OBJECTIVE A ::
Please translate this sentence from the thread on ducks and tomatoes into Spanish: "I've never heard of any problems connected with tomatoes."
OBJECTIVE B ::
Continue the thread on ducks and tomatoes from its last post onward.

PROVIDED TEXT ::
• • • • • • •

# Can ducks eat tomatoes?



## brogerschwiler

Okay so I'm a little confused about this because I have been researching... (well trying to) to see if ducks can have tomatoes or not only because a friend of mine had a pekin duck who loved tomatoes so much that he would run straight for the garden to eat them all when he could but soon after he died and they thought it was because of the acidity in the tomatoes that weren't good for him, so is this true? But I was looking around and tons of people say that they give their ducks tomatoes and that there is nothing wrong? So any opinions on this?


Brooke 
Proud owner of 6 Pygmy goats (and many other animals...)


----------



## ksalvagno

Maybe it depends on the amount.


----------



## Greybird

I've never heard of any problems connected with tomatoes. All of my birds love them - especially the little cherry tomatoes.

• • • • • • •

RECORDED DATA ::
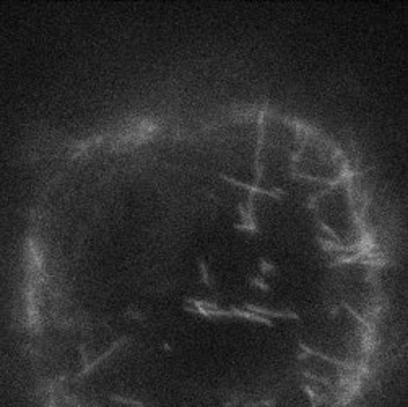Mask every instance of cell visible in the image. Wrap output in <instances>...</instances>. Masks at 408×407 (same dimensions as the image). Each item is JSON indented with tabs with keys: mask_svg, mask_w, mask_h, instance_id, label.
Masks as SVG:
<instances>
[{
	"mask_svg": "<svg viewBox=\"0 0 408 407\" xmlns=\"http://www.w3.org/2000/svg\"><path fill=\"white\" fill-rule=\"evenodd\" d=\"M200 272H202V279H203V282H205L207 285H210V282H208V274H207V267H205V264L200 263Z\"/></svg>",
	"mask_w": 408,
	"mask_h": 407,
	"instance_id": "1",
	"label": "cell"
}]
</instances>
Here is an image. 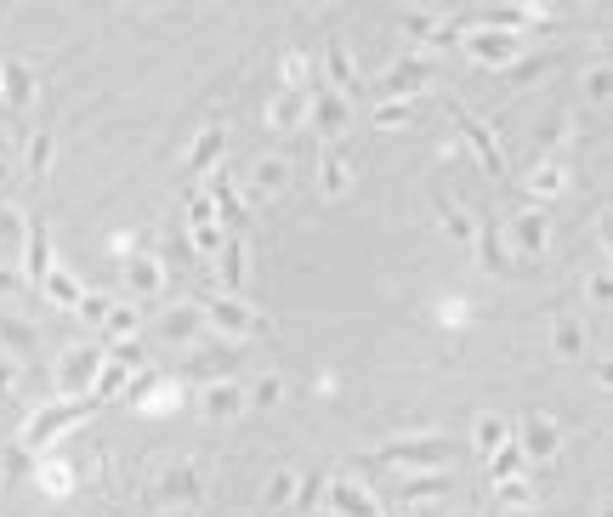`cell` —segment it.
Listing matches in <instances>:
<instances>
[{"mask_svg":"<svg viewBox=\"0 0 613 517\" xmlns=\"http://www.w3.org/2000/svg\"><path fill=\"white\" fill-rule=\"evenodd\" d=\"M460 449L455 438H443V432H421V438H403V444H381L369 455V466H426V472H449Z\"/></svg>","mask_w":613,"mask_h":517,"instance_id":"obj_1","label":"cell"},{"mask_svg":"<svg viewBox=\"0 0 613 517\" xmlns=\"http://www.w3.org/2000/svg\"><path fill=\"white\" fill-rule=\"evenodd\" d=\"M193 307H199L205 330H211V336H222L228 347H239V341H250V336H267V319H262V313H250L245 302L216 296V302H193Z\"/></svg>","mask_w":613,"mask_h":517,"instance_id":"obj_2","label":"cell"},{"mask_svg":"<svg viewBox=\"0 0 613 517\" xmlns=\"http://www.w3.org/2000/svg\"><path fill=\"white\" fill-rule=\"evenodd\" d=\"M86 415H97V398H57V404H40V415L23 427V444L29 449H46L57 444L69 427H80Z\"/></svg>","mask_w":613,"mask_h":517,"instance_id":"obj_3","label":"cell"},{"mask_svg":"<svg viewBox=\"0 0 613 517\" xmlns=\"http://www.w3.org/2000/svg\"><path fill=\"white\" fill-rule=\"evenodd\" d=\"M426 86H432V63H426V57H403V63H392L369 91H375L381 103H415Z\"/></svg>","mask_w":613,"mask_h":517,"instance_id":"obj_4","label":"cell"},{"mask_svg":"<svg viewBox=\"0 0 613 517\" xmlns=\"http://www.w3.org/2000/svg\"><path fill=\"white\" fill-rule=\"evenodd\" d=\"M97 375H103V347H69V353L57 358V393L63 398H91Z\"/></svg>","mask_w":613,"mask_h":517,"instance_id":"obj_5","label":"cell"},{"mask_svg":"<svg viewBox=\"0 0 613 517\" xmlns=\"http://www.w3.org/2000/svg\"><path fill=\"white\" fill-rule=\"evenodd\" d=\"M307 125H313V137L335 143V137L352 125V103L341 97V91H330V86H313L307 91Z\"/></svg>","mask_w":613,"mask_h":517,"instance_id":"obj_6","label":"cell"},{"mask_svg":"<svg viewBox=\"0 0 613 517\" xmlns=\"http://www.w3.org/2000/svg\"><path fill=\"white\" fill-rule=\"evenodd\" d=\"M500 239H511L517 262H540L545 245H551V216H545V205H540V211H517L506 222V233H500ZM511 250H506V256H511Z\"/></svg>","mask_w":613,"mask_h":517,"instance_id":"obj_7","label":"cell"},{"mask_svg":"<svg viewBox=\"0 0 613 517\" xmlns=\"http://www.w3.org/2000/svg\"><path fill=\"white\" fill-rule=\"evenodd\" d=\"M52 233H46V222L40 216H23V256H18V273H23V285L40 290V279L52 273Z\"/></svg>","mask_w":613,"mask_h":517,"instance_id":"obj_8","label":"cell"},{"mask_svg":"<svg viewBox=\"0 0 613 517\" xmlns=\"http://www.w3.org/2000/svg\"><path fill=\"white\" fill-rule=\"evenodd\" d=\"M324 500H330L335 517H381V500L369 483H352V478H324Z\"/></svg>","mask_w":613,"mask_h":517,"instance_id":"obj_9","label":"cell"},{"mask_svg":"<svg viewBox=\"0 0 613 517\" xmlns=\"http://www.w3.org/2000/svg\"><path fill=\"white\" fill-rule=\"evenodd\" d=\"M199 194L211 199V211L222 216V222H228V233H245V228H250V211H245V199H239V188H233L228 171H211Z\"/></svg>","mask_w":613,"mask_h":517,"instance_id":"obj_10","label":"cell"},{"mask_svg":"<svg viewBox=\"0 0 613 517\" xmlns=\"http://www.w3.org/2000/svg\"><path fill=\"white\" fill-rule=\"evenodd\" d=\"M0 103H6V114H29V103H35V69L23 57H0Z\"/></svg>","mask_w":613,"mask_h":517,"instance_id":"obj_11","label":"cell"},{"mask_svg":"<svg viewBox=\"0 0 613 517\" xmlns=\"http://www.w3.org/2000/svg\"><path fill=\"white\" fill-rule=\"evenodd\" d=\"M557 449H562L557 421H551V415H528L523 438H517V455H528V461H557Z\"/></svg>","mask_w":613,"mask_h":517,"instance_id":"obj_12","label":"cell"},{"mask_svg":"<svg viewBox=\"0 0 613 517\" xmlns=\"http://www.w3.org/2000/svg\"><path fill=\"white\" fill-rule=\"evenodd\" d=\"M449 114H455V120H460V131H466V143L477 148V160L489 165L494 177H506V154H500V143H494V137H489V125L477 120V114H466V108H460V103H449Z\"/></svg>","mask_w":613,"mask_h":517,"instance_id":"obj_13","label":"cell"},{"mask_svg":"<svg viewBox=\"0 0 613 517\" xmlns=\"http://www.w3.org/2000/svg\"><path fill=\"white\" fill-rule=\"evenodd\" d=\"M125 290H131V302H159V296H165L159 256H131V262H125Z\"/></svg>","mask_w":613,"mask_h":517,"instance_id":"obj_14","label":"cell"},{"mask_svg":"<svg viewBox=\"0 0 613 517\" xmlns=\"http://www.w3.org/2000/svg\"><path fill=\"white\" fill-rule=\"evenodd\" d=\"M199 410H205V421H239V415L250 410L245 387H239V381H211V387L199 393Z\"/></svg>","mask_w":613,"mask_h":517,"instance_id":"obj_15","label":"cell"},{"mask_svg":"<svg viewBox=\"0 0 613 517\" xmlns=\"http://www.w3.org/2000/svg\"><path fill=\"white\" fill-rule=\"evenodd\" d=\"M466 46H472L477 63H494V69H511V63L523 57V35H500V29H483V35H472Z\"/></svg>","mask_w":613,"mask_h":517,"instance_id":"obj_16","label":"cell"},{"mask_svg":"<svg viewBox=\"0 0 613 517\" xmlns=\"http://www.w3.org/2000/svg\"><path fill=\"white\" fill-rule=\"evenodd\" d=\"M222 148H228V131L211 120L205 131H199V137H193V148H188V160H182V171H193V177H211L216 160H222Z\"/></svg>","mask_w":613,"mask_h":517,"instance_id":"obj_17","label":"cell"},{"mask_svg":"<svg viewBox=\"0 0 613 517\" xmlns=\"http://www.w3.org/2000/svg\"><path fill=\"white\" fill-rule=\"evenodd\" d=\"M222 290H228V302H239V290H245V279H250V268H245V233H222Z\"/></svg>","mask_w":613,"mask_h":517,"instance_id":"obj_18","label":"cell"},{"mask_svg":"<svg viewBox=\"0 0 613 517\" xmlns=\"http://www.w3.org/2000/svg\"><path fill=\"white\" fill-rule=\"evenodd\" d=\"M0 347L18 358V364H29V358L40 353V330L29 319H18V313H6V307H0Z\"/></svg>","mask_w":613,"mask_h":517,"instance_id":"obj_19","label":"cell"},{"mask_svg":"<svg viewBox=\"0 0 613 517\" xmlns=\"http://www.w3.org/2000/svg\"><path fill=\"white\" fill-rule=\"evenodd\" d=\"M159 330H165V336H171V341H182V347H193V341H205V336H211V330H205V319H199V307H193V302H176L171 313L159 319Z\"/></svg>","mask_w":613,"mask_h":517,"instance_id":"obj_20","label":"cell"},{"mask_svg":"<svg viewBox=\"0 0 613 517\" xmlns=\"http://www.w3.org/2000/svg\"><path fill=\"white\" fill-rule=\"evenodd\" d=\"M284 182H290V160H284V154H267V160L250 165V194H256V199L284 194Z\"/></svg>","mask_w":613,"mask_h":517,"instance_id":"obj_21","label":"cell"},{"mask_svg":"<svg viewBox=\"0 0 613 517\" xmlns=\"http://www.w3.org/2000/svg\"><path fill=\"white\" fill-rule=\"evenodd\" d=\"M324 69H330V80H324V86L330 91H341V97H358V69H352V57H347V46H341V40H330V46H324Z\"/></svg>","mask_w":613,"mask_h":517,"instance_id":"obj_22","label":"cell"},{"mask_svg":"<svg viewBox=\"0 0 613 517\" xmlns=\"http://www.w3.org/2000/svg\"><path fill=\"white\" fill-rule=\"evenodd\" d=\"M347 188H352V165L341 160L335 148H324V154H318V194H324V199H341Z\"/></svg>","mask_w":613,"mask_h":517,"instance_id":"obj_23","label":"cell"},{"mask_svg":"<svg viewBox=\"0 0 613 517\" xmlns=\"http://www.w3.org/2000/svg\"><path fill=\"white\" fill-rule=\"evenodd\" d=\"M267 125H307V91L279 86L267 97Z\"/></svg>","mask_w":613,"mask_h":517,"instance_id":"obj_24","label":"cell"},{"mask_svg":"<svg viewBox=\"0 0 613 517\" xmlns=\"http://www.w3.org/2000/svg\"><path fill=\"white\" fill-rule=\"evenodd\" d=\"M449 489H455V478H449V472H421V478H403L392 495L409 506V500H438V495H449Z\"/></svg>","mask_w":613,"mask_h":517,"instance_id":"obj_25","label":"cell"},{"mask_svg":"<svg viewBox=\"0 0 613 517\" xmlns=\"http://www.w3.org/2000/svg\"><path fill=\"white\" fill-rule=\"evenodd\" d=\"M159 489H165V500H199V466H193V461L165 466V478H159Z\"/></svg>","mask_w":613,"mask_h":517,"instance_id":"obj_26","label":"cell"},{"mask_svg":"<svg viewBox=\"0 0 613 517\" xmlns=\"http://www.w3.org/2000/svg\"><path fill=\"white\" fill-rule=\"evenodd\" d=\"M477 256H483V268L489 273H506L511 268V256H506V239H500V228H494V222H477Z\"/></svg>","mask_w":613,"mask_h":517,"instance_id":"obj_27","label":"cell"},{"mask_svg":"<svg viewBox=\"0 0 613 517\" xmlns=\"http://www.w3.org/2000/svg\"><path fill=\"white\" fill-rule=\"evenodd\" d=\"M551 336H557V358H568V364L585 358V324H579L574 313H557V330H551Z\"/></svg>","mask_w":613,"mask_h":517,"instance_id":"obj_28","label":"cell"},{"mask_svg":"<svg viewBox=\"0 0 613 517\" xmlns=\"http://www.w3.org/2000/svg\"><path fill=\"white\" fill-rule=\"evenodd\" d=\"M398 29H403V35H415V40H426V46H438L443 18H438V12H421V6H415V12H403V18H398Z\"/></svg>","mask_w":613,"mask_h":517,"instance_id":"obj_29","label":"cell"},{"mask_svg":"<svg viewBox=\"0 0 613 517\" xmlns=\"http://www.w3.org/2000/svg\"><path fill=\"white\" fill-rule=\"evenodd\" d=\"M40 296H52V302H57V307H69V313L80 307V285H74L69 273H57V268L40 279Z\"/></svg>","mask_w":613,"mask_h":517,"instance_id":"obj_30","label":"cell"},{"mask_svg":"<svg viewBox=\"0 0 613 517\" xmlns=\"http://www.w3.org/2000/svg\"><path fill=\"white\" fill-rule=\"evenodd\" d=\"M506 444H511V427L500 421V415H483V421H477V449L494 455V449H506Z\"/></svg>","mask_w":613,"mask_h":517,"instance_id":"obj_31","label":"cell"},{"mask_svg":"<svg viewBox=\"0 0 613 517\" xmlns=\"http://www.w3.org/2000/svg\"><path fill=\"white\" fill-rule=\"evenodd\" d=\"M0 245L12 250V256H23V211L18 205H0Z\"/></svg>","mask_w":613,"mask_h":517,"instance_id":"obj_32","label":"cell"},{"mask_svg":"<svg viewBox=\"0 0 613 517\" xmlns=\"http://www.w3.org/2000/svg\"><path fill=\"white\" fill-rule=\"evenodd\" d=\"M551 69H557V57H551V52H545V57H517V63L506 69V80H511V86H523V80H534V74H551Z\"/></svg>","mask_w":613,"mask_h":517,"instance_id":"obj_33","label":"cell"},{"mask_svg":"<svg viewBox=\"0 0 613 517\" xmlns=\"http://www.w3.org/2000/svg\"><path fill=\"white\" fill-rule=\"evenodd\" d=\"M137 319H142V313H137V307H120V302H114V307H108V336H120V341H137Z\"/></svg>","mask_w":613,"mask_h":517,"instance_id":"obj_34","label":"cell"},{"mask_svg":"<svg viewBox=\"0 0 613 517\" xmlns=\"http://www.w3.org/2000/svg\"><path fill=\"white\" fill-rule=\"evenodd\" d=\"M562 188V165L557 160H545V165H534V177H528V194H540V199H551Z\"/></svg>","mask_w":613,"mask_h":517,"instance_id":"obj_35","label":"cell"},{"mask_svg":"<svg viewBox=\"0 0 613 517\" xmlns=\"http://www.w3.org/2000/svg\"><path fill=\"white\" fill-rule=\"evenodd\" d=\"M108 307H114V296H103V290H80V307H74V313H80L86 324H103Z\"/></svg>","mask_w":613,"mask_h":517,"instance_id":"obj_36","label":"cell"},{"mask_svg":"<svg viewBox=\"0 0 613 517\" xmlns=\"http://www.w3.org/2000/svg\"><path fill=\"white\" fill-rule=\"evenodd\" d=\"M517 466H523V455H517V444H506V449H494V455H489V478L511 483V478H517Z\"/></svg>","mask_w":613,"mask_h":517,"instance_id":"obj_37","label":"cell"},{"mask_svg":"<svg viewBox=\"0 0 613 517\" xmlns=\"http://www.w3.org/2000/svg\"><path fill=\"white\" fill-rule=\"evenodd\" d=\"M46 165H52V131H40L35 143H29V177L46 182Z\"/></svg>","mask_w":613,"mask_h":517,"instance_id":"obj_38","label":"cell"},{"mask_svg":"<svg viewBox=\"0 0 613 517\" xmlns=\"http://www.w3.org/2000/svg\"><path fill=\"white\" fill-rule=\"evenodd\" d=\"M421 114V103H375V125H409Z\"/></svg>","mask_w":613,"mask_h":517,"instance_id":"obj_39","label":"cell"},{"mask_svg":"<svg viewBox=\"0 0 613 517\" xmlns=\"http://www.w3.org/2000/svg\"><path fill=\"white\" fill-rule=\"evenodd\" d=\"M165 262H176V268H199V256H193V245L182 239V228H171V239H165Z\"/></svg>","mask_w":613,"mask_h":517,"instance_id":"obj_40","label":"cell"},{"mask_svg":"<svg viewBox=\"0 0 613 517\" xmlns=\"http://www.w3.org/2000/svg\"><path fill=\"white\" fill-rule=\"evenodd\" d=\"M279 398H284V375H262L245 393V404H279Z\"/></svg>","mask_w":613,"mask_h":517,"instance_id":"obj_41","label":"cell"},{"mask_svg":"<svg viewBox=\"0 0 613 517\" xmlns=\"http://www.w3.org/2000/svg\"><path fill=\"white\" fill-rule=\"evenodd\" d=\"M443 233H455V239H477V222L460 205H443Z\"/></svg>","mask_w":613,"mask_h":517,"instance_id":"obj_42","label":"cell"},{"mask_svg":"<svg viewBox=\"0 0 613 517\" xmlns=\"http://www.w3.org/2000/svg\"><path fill=\"white\" fill-rule=\"evenodd\" d=\"M290 489H296V472H273V478H267V506L290 500Z\"/></svg>","mask_w":613,"mask_h":517,"instance_id":"obj_43","label":"cell"},{"mask_svg":"<svg viewBox=\"0 0 613 517\" xmlns=\"http://www.w3.org/2000/svg\"><path fill=\"white\" fill-rule=\"evenodd\" d=\"M591 103H608V57H596L591 69Z\"/></svg>","mask_w":613,"mask_h":517,"instance_id":"obj_44","label":"cell"},{"mask_svg":"<svg viewBox=\"0 0 613 517\" xmlns=\"http://www.w3.org/2000/svg\"><path fill=\"white\" fill-rule=\"evenodd\" d=\"M0 296H35V290L23 285V273H18V268H0Z\"/></svg>","mask_w":613,"mask_h":517,"instance_id":"obj_45","label":"cell"},{"mask_svg":"<svg viewBox=\"0 0 613 517\" xmlns=\"http://www.w3.org/2000/svg\"><path fill=\"white\" fill-rule=\"evenodd\" d=\"M318 495H324V478H301V495H296V506H313Z\"/></svg>","mask_w":613,"mask_h":517,"instance_id":"obj_46","label":"cell"},{"mask_svg":"<svg viewBox=\"0 0 613 517\" xmlns=\"http://www.w3.org/2000/svg\"><path fill=\"white\" fill-rule=\"evenodd\" d=\"M591 302H596V307H608V273H602V268L591 273Z\"/></svg>","mask_w":613,"mask_h":517,"instance_id":"obj_47","label":"cell"},{"mask_svg":"<svg viewBox=\"0 0 613 517\" xmlns=\"http://www.w3.org/2000/svg\"><path fill=\"white\" fill-rule=\"evenodd\" d=\"M500 517H545L540 506H523V512H500Z\"/></svg>","mask_w":613,"mask_h":517,"instance_id":"obj_48","label":"cell"},{"mask_svg":"<svg viewBox=\"0 0 613 517\" xmlns=\"http://www.w3.org/2000/svg\"><path fill=\"white\" fill-rule=\"evenodd\" d=\"M6 148H12V137H6V125H0V160H6Z\"/></svg>","mask_w":613,"mask_h":517,"instance_id":"obj_49","label":"cell"},{"mask_svg":"<svg viewBox=\"0 0 613 517\" xmlns=\"http://www.w3.org/2000/svg\"><path fill=\"white\" fill-rule=\"evenodd\" d=\"M381 517H398V506H381Z\"/></svg>","mask_w":613,"mask_h":517,"instance_id":"obj_50","label":"cell"},{"mask_svg":"<svg viewBox=\"0 0 613 517\" xmlns=\"http://www.w3.org/2000/svg\"><path fill=\"white\" fill-rule=\"evenodd\" d=\"M460 517H472V512H460Z\"/></svg>","mask_w":613,"mask_h":517,"instance_id":"obj_51","label":"cell"}]
</instances>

• • • • • • •

TASK OUTPUT A ::
Nunca he oído hablar de ningún problema relacionado con los tomates.

TASK OUTPUT B ::
The only thing that will keep me from feeding them to my birds is if I find mold on them or if they are obviously spoiled.
Birds (of all kinds) are susceptible to harm from mold spores due to the way that their respiratory system is designed, so I won't take that chance.


----------



## Naunnie

My Ducks love tomatoes. I chop and feed them out of my garden all season. However, I do not ever let any of my critters eat the leaves. The Tomato plant is in the Nightshade family.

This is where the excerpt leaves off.